Diego was getting it from all sides. By this time, there weren’t many high-minded radicals left at the Prepa. The new crowd hated his murals, and a bunch of right-wing kids got together and trashed them. Diego was a survivor, and he managed to hang on by kissing the ass of Calles’s new minister of education. He grabbed some nice government commissions, and that made things worse with the communists. A comunista de salón, they called him, a salon communist, an armchair revolutionary. Even after they threw him out the Party, they kept on spitting at him. The government was cracking down on leftists. Some they murdered, some they threw into jail. Diego’s friends—Orozco and that crowd—were all hightailing it to California, and Diego looked around for a way to get out too.

It wasn’t hard to find one, because he was the star of the Mexican muralist movement, and all the American bigwigs were after him with offers. Even though he depicted people like John D. Rockefeller as twisted, blood-sucking monsters, they couldn’t wait to give him money to paint pictures on their buildings. It was funny, really. I guess they were so powerful, so rich, so smart, that they didn’t feel threatened by Diego’s murals showing auto workers waving banners with hammers and sickles.

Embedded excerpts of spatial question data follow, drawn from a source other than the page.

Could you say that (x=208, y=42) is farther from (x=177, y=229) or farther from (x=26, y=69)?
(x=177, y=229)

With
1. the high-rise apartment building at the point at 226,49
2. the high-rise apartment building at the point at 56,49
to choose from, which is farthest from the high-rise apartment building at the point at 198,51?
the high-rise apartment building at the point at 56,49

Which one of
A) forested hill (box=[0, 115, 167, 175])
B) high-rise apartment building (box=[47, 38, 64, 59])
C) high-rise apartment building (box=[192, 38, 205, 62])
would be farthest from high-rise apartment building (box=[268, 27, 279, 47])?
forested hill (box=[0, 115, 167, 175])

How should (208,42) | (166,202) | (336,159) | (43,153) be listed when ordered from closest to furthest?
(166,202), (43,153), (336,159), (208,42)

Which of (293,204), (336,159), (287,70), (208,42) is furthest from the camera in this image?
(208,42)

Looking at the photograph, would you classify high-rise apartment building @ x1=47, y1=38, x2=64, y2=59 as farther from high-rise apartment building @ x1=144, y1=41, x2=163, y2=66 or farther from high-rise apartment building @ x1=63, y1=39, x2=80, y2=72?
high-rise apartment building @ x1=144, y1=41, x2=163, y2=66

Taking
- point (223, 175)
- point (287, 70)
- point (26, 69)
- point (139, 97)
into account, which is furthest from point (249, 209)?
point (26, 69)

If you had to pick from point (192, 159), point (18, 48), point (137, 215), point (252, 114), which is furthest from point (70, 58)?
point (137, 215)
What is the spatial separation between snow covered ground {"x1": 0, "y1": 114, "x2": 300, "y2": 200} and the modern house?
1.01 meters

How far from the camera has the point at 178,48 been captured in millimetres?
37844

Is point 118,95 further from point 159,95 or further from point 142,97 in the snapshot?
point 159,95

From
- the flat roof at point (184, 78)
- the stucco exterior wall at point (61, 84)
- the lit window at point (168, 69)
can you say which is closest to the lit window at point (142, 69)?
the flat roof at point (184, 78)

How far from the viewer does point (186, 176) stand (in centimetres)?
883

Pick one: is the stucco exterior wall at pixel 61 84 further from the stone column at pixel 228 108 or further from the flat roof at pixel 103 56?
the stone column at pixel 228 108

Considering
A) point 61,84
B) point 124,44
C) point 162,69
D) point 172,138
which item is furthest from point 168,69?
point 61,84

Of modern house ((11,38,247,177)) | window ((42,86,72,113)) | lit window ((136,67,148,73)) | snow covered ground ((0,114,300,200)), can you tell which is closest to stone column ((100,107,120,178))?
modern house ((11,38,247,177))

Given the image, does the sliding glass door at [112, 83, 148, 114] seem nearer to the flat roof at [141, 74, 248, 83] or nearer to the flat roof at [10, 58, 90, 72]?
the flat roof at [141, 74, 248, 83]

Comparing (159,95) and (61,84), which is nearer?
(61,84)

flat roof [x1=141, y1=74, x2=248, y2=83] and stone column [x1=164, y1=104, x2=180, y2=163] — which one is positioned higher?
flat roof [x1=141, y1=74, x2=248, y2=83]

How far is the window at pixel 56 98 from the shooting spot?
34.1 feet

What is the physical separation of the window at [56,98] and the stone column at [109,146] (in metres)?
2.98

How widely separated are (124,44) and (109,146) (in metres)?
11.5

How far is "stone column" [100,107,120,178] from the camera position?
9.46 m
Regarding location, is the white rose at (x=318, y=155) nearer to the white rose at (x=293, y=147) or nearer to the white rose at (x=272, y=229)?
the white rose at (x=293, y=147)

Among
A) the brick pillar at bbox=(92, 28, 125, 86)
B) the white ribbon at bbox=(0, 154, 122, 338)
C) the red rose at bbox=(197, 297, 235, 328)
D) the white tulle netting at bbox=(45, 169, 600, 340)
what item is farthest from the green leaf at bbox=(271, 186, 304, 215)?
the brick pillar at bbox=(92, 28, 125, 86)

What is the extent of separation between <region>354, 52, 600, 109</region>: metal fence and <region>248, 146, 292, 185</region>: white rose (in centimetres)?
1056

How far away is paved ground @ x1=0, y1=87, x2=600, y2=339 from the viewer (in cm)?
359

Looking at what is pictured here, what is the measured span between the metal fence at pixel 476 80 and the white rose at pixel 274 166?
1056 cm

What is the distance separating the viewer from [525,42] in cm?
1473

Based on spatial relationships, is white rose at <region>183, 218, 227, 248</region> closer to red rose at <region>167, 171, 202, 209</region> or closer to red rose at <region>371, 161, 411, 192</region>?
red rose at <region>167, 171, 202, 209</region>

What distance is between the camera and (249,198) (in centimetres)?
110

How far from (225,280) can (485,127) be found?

Or maybe it was their way of proving that they weren’t such bad guys, that they really did feel for the masses whose blood they sucked with miserable working conditions and pitiful salaries.

In November 1930, Frida and Diego took off for San Francisco. I remember helping Frida pack, folding her long ruffled skirts and her shawls, pretending to be thrilled for her and Diego. I didn’t know what I was going to do without her. We had never been apart—not for more than a few weeks or a month. “Oh, you’ll have such a wonderful time,” I kept saying. “You’ll meet so many fascinating people!” But I was dying. Pinedo had left me, and I had moved back into my parents’ house with my two children. Mami, her nose in the air and her rosary in her fingers, never stopped harping on my botched marriage. I felt like a dud, an ordinary girl who had attempted only ordinary things and had failed even at those. Papá looked right through me—the see-through woman, there but invisible. Was he angry with me or just not interested? Maty came to visit nearly every day, but she talked mostly to Mami, now her great ally. Adri came too, and so did some of my old friends, but in spite of the bustle of visitors, servants, and, of course, my own children, I felt lonely, indescribably lonely. I was used to having Frida by my side, to sharing her most secret thoughts. And I was worried about her because her health was delicate and, besides, Diego could get very mean. In the U.S., she would have no sister to run to.

It was the beginning of our new lives, our lives without each other. I was frightened for both of us, but especially for her. My darling sister, my twin. It was as though someone had torn out my fingernail, ripped it right from my flesh.